RE: [SciPy-dev] scipy and ATLAS (in)dependency
![](https://secure.gravatar.com/avatar/c7976f03fcae7e1199d28d1c20e34647.jpg?s=120&d=mm&r=g)
Pearu Peterson wrote:
Hi,
Today I was reading "Special Session: Making Python attractive to General Scientists (Harrington, Greenfield)" notes in
http://www.scipy.org/wikis/scipy04/ConferenceSchedule
and I was a bit surprised on one of the conclusions that maybe ATLAS optimization should be undone due to difficulties in building ATLAS.
Though, IMHO, building recent versions of ATLAS libraries is not difficult at all on Linux platforms and not even on MS Windows (there are step-by-step instructions available on Scipy site), it just may be a very time consuming process ;). It's not even an issue for Mac as Scipy uses its vecLib framework. I can't say much on the situation on other unix platforms such as irix, sun, etc due to the lack of access to such platforms. But most of current and potential Scipy users are either on MS Windows, Linux, or Mac anyway..

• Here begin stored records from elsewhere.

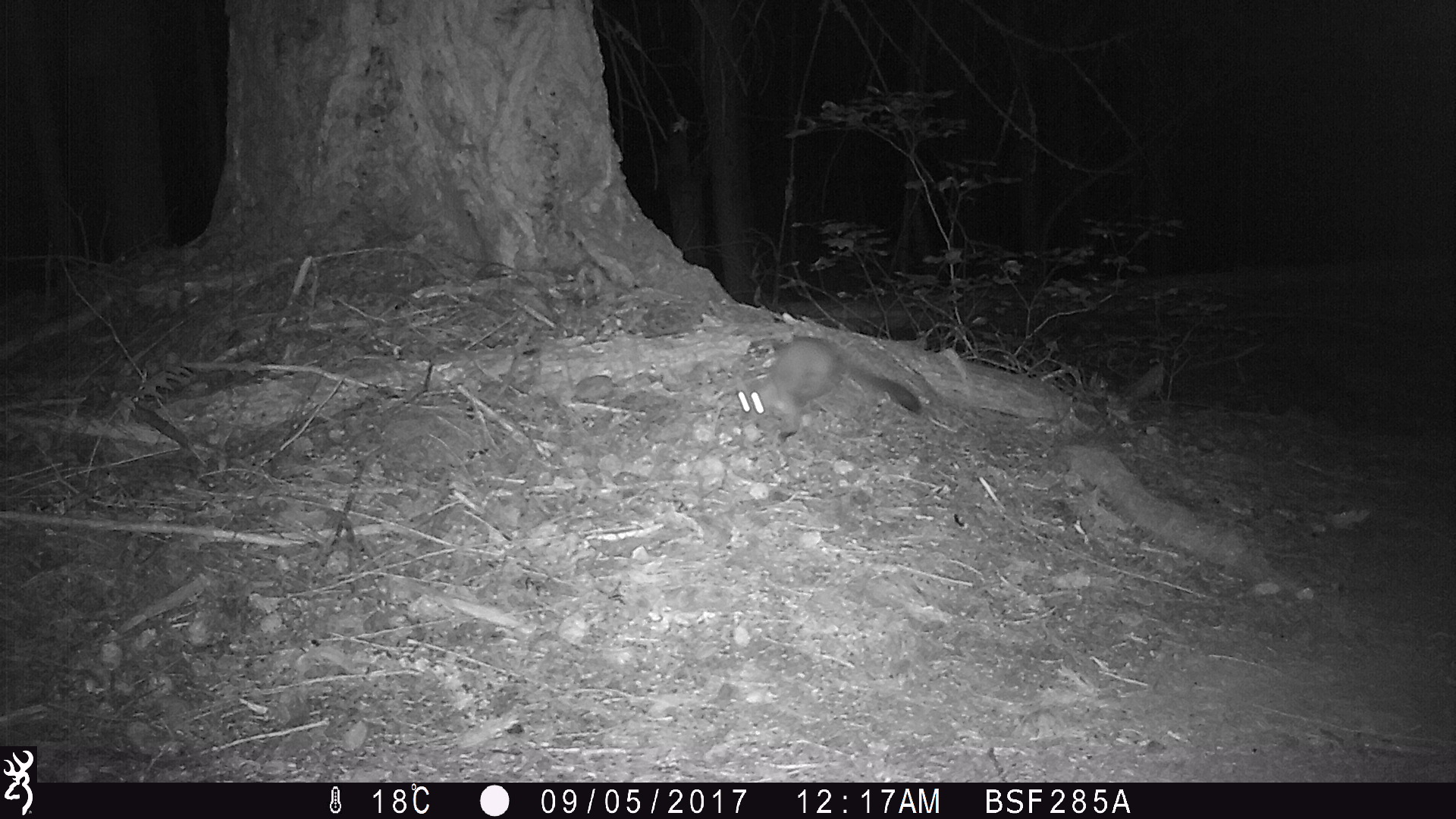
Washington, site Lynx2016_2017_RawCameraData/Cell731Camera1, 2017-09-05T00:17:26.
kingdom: Animalia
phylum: Chordata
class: Mammalia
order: Carnivora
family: Mustelidae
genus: Martes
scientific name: Martes americana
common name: american marten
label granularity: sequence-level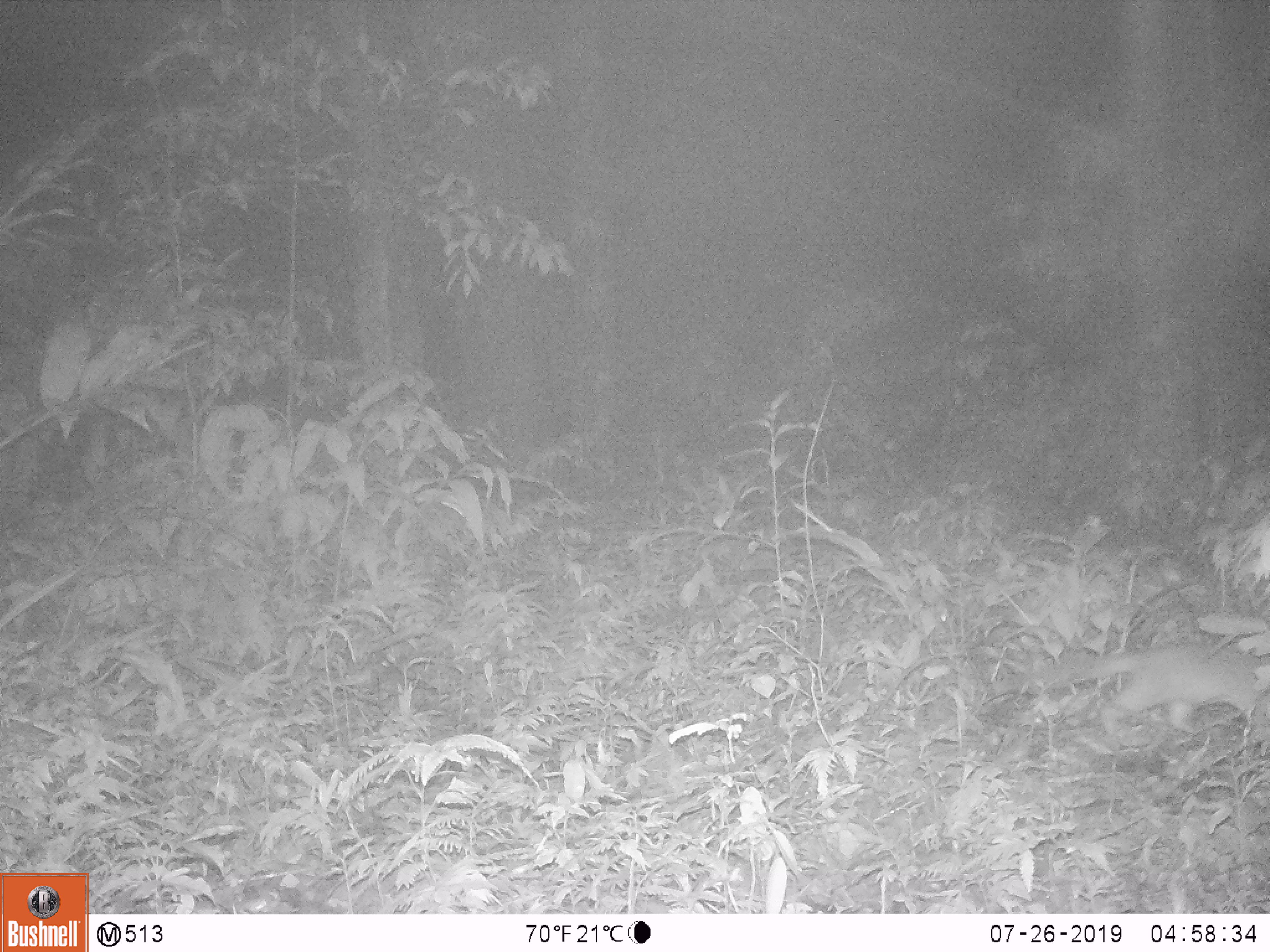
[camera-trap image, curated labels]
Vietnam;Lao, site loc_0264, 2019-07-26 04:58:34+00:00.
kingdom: Animalia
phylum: Chordata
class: Mammalia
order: Carnivora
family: Mustelidae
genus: Melogale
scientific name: Melogale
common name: ferret badger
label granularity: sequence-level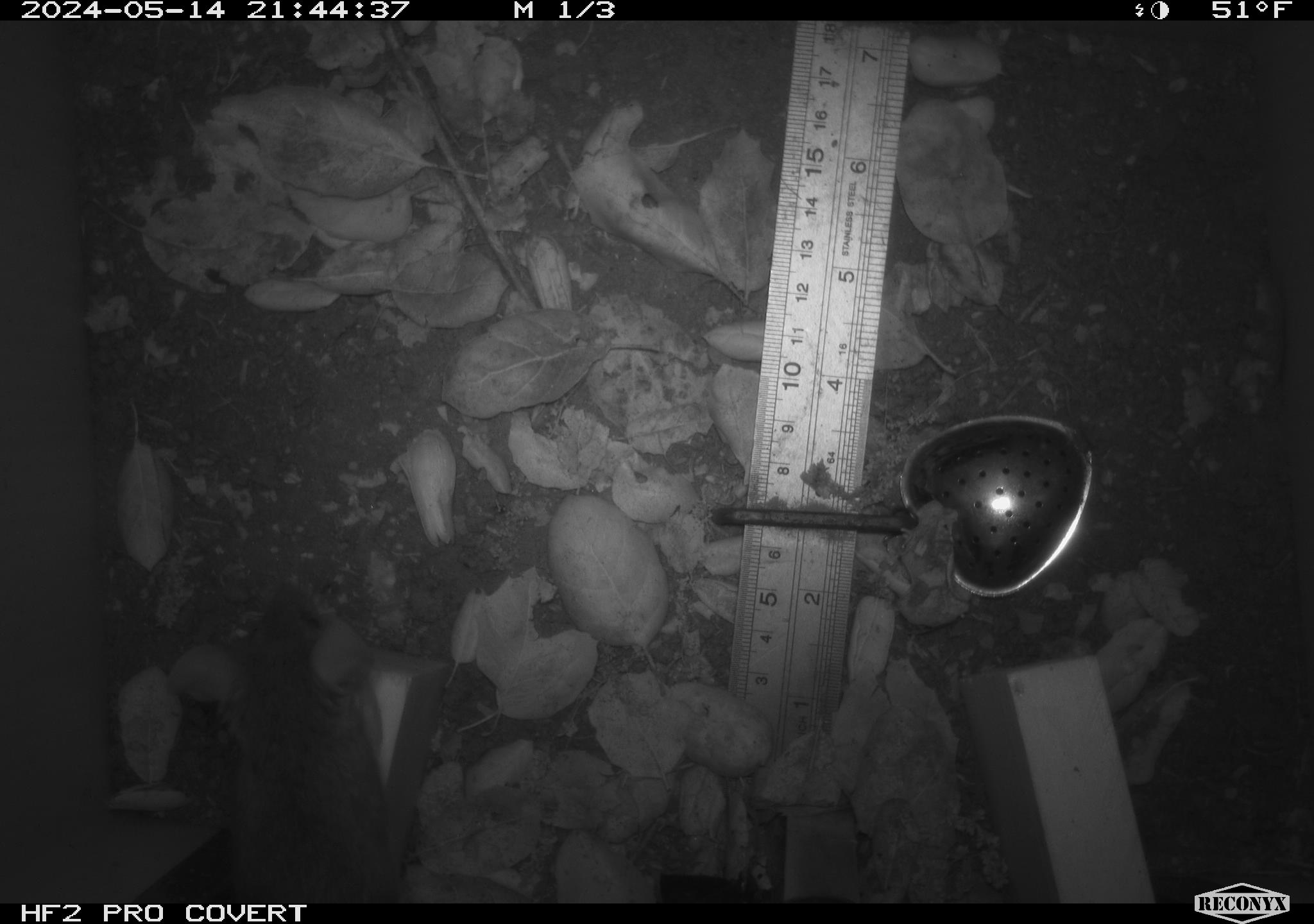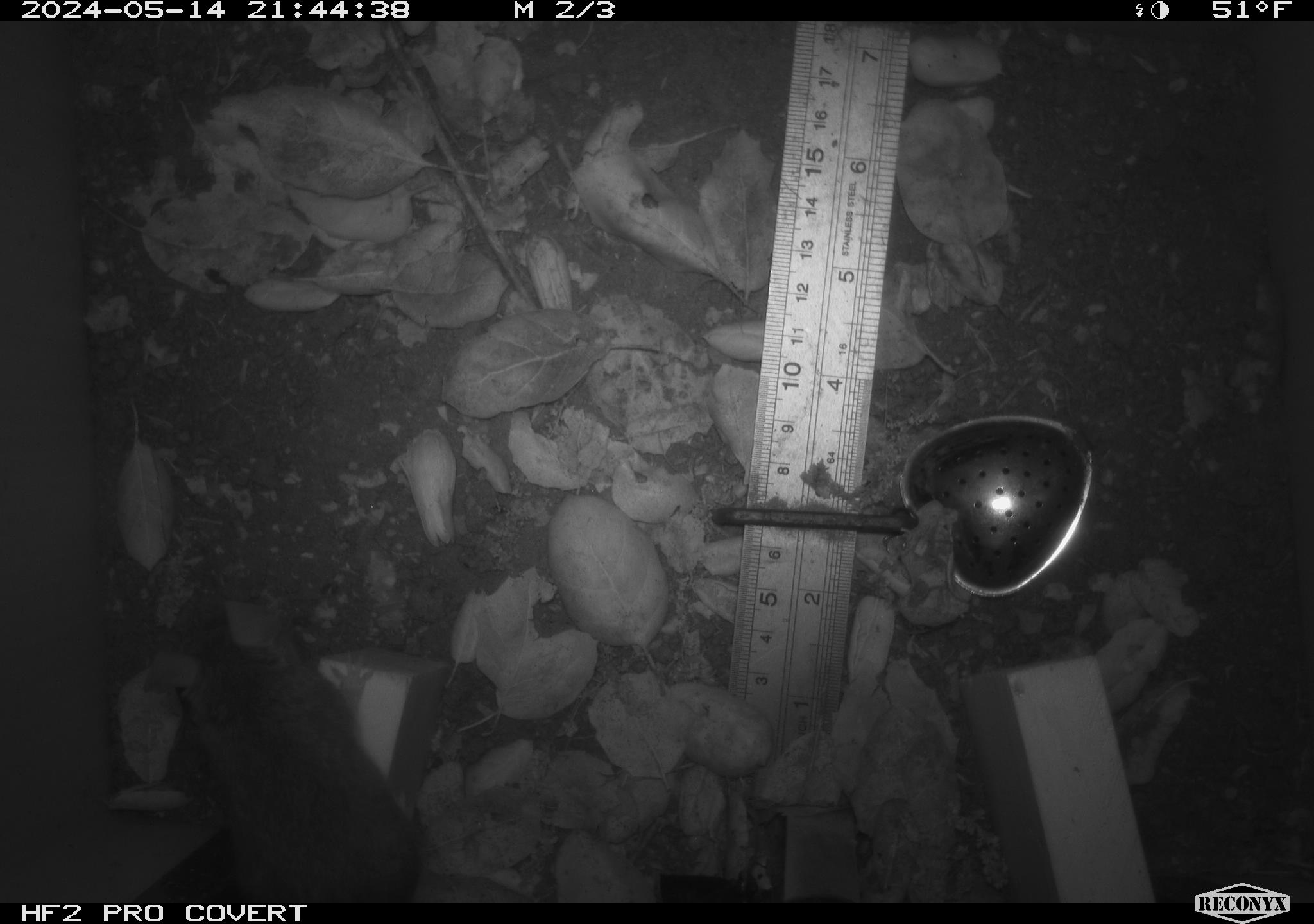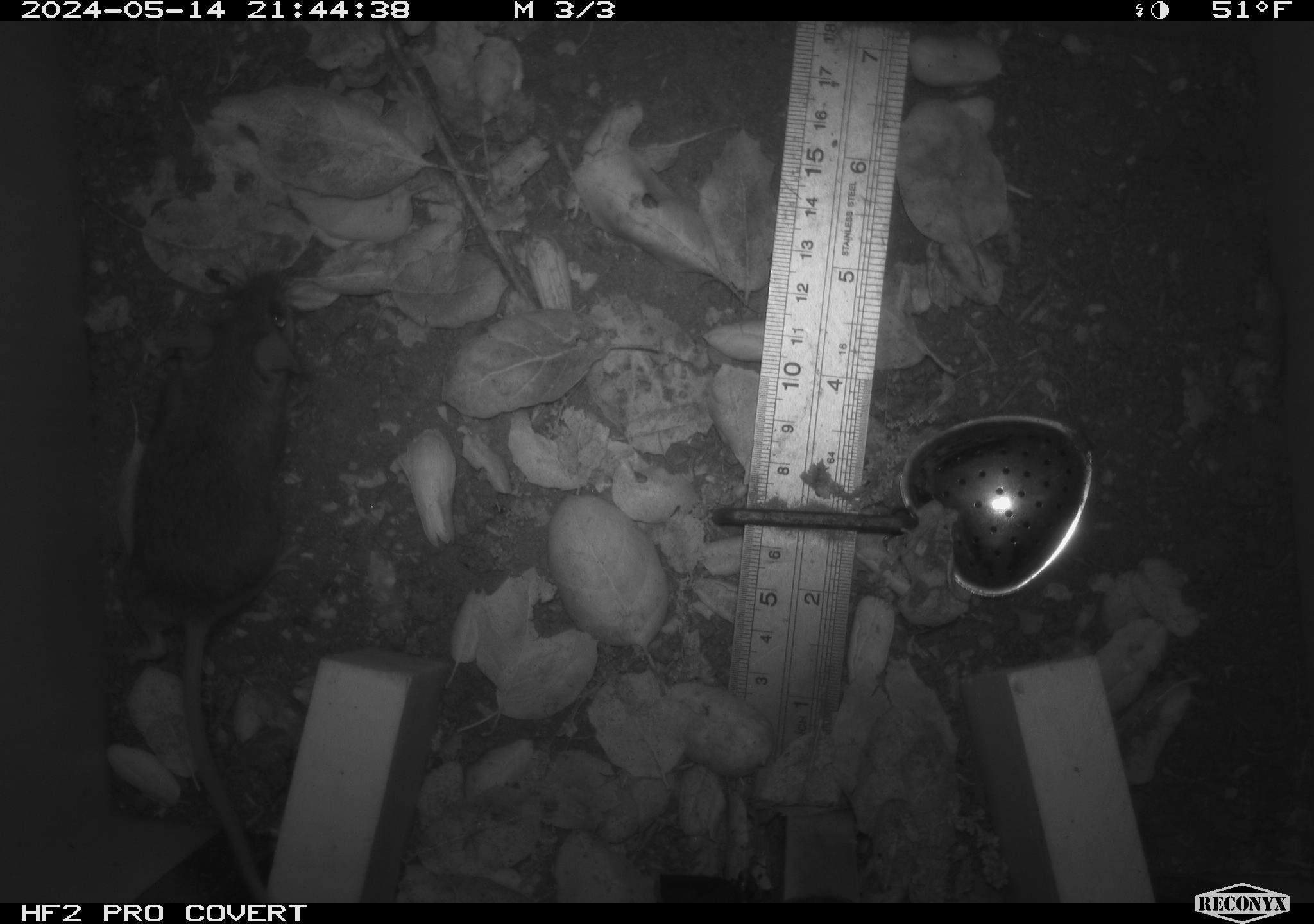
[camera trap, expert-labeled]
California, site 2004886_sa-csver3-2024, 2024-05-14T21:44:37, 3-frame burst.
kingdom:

But that was not the point I was surprised on. It was acctually the fact that people seem to be unaware of the possibility to build Scipy without ATLAS dependency by using Fortran sources of BLAS and LAPACK libraries. Let me stress that nothing in Scipy requires specifically ATLAS libraries, the corresponding interface in scipy.linalg is smart enough to pick up ATLAS optimized routines when available and use Fortran BLAS/LAPACK routines when they are not.
My point is that there is (almost) nothing to do to "undo ATLAS optimization" in Scipy. ATLAS is optional already. However, when ATLAS is not available then Scipy needs BLAS/LAPACK libraries that currently must be provided by the system or users must download them from Netlib. I think that BLAS/LAPACK libraries are the only external libraries that Scipy currently depends on.
To get rid of this dependency, I'd suggest include the sources of BLAS/LAPACK libraries to Scipy, and use them silently when optimized BLAS/LAPACK libraries are not available. This would be very similar to scipy.fftpack that silently uses Fortran fftpack sources when FFTW libraries are not found.
Just wanted to clear some things up.. Pearu
As one of the notetakers I'll admit I don't have much personal experience with the issue so I could have gotten the conversation wrong. But I think the gist was that some felt that there should be easy-to-install binary packaging for all popular platforms, not easy-to-build packaging (though of course one hopes that is also available). If having an optimized ATLAS got in the way of that goal, then it was argued that it would be better to have a slow version of the linear algebra libraries in the easy-to-install binaries. Those that needed the optimized versions could build it themselves. The stress was on making it very painless for people to install the general setup on their machines and that meant binary installers. If the conclusion that optimized atlas made that harder (either on the people doing the binary packaging--thus it never happens-- or the people doing the installing) is wrong, then I should correct the notes. But I think that was the point of the comments. Perry
![](https://secure.gravatar.com/avatar/1bc8694bf55c688b2aa2075eedf9b4c6.jpg?s=120&d=mm&r=g)
Perry Greenfield wrote:
Pearu Peterson wrote:
Hi,
Today I was reading "Special Session: Making Python attractive to General Scientists (Harrington, Greenfield)" notes in
http://www.scipy.org/wikis/scipy04/ConferenceSchedule
and I was a bit surprised on one of the conclusions that maybe ATLAS optimization should be undone due to difficulties in building ATLAS.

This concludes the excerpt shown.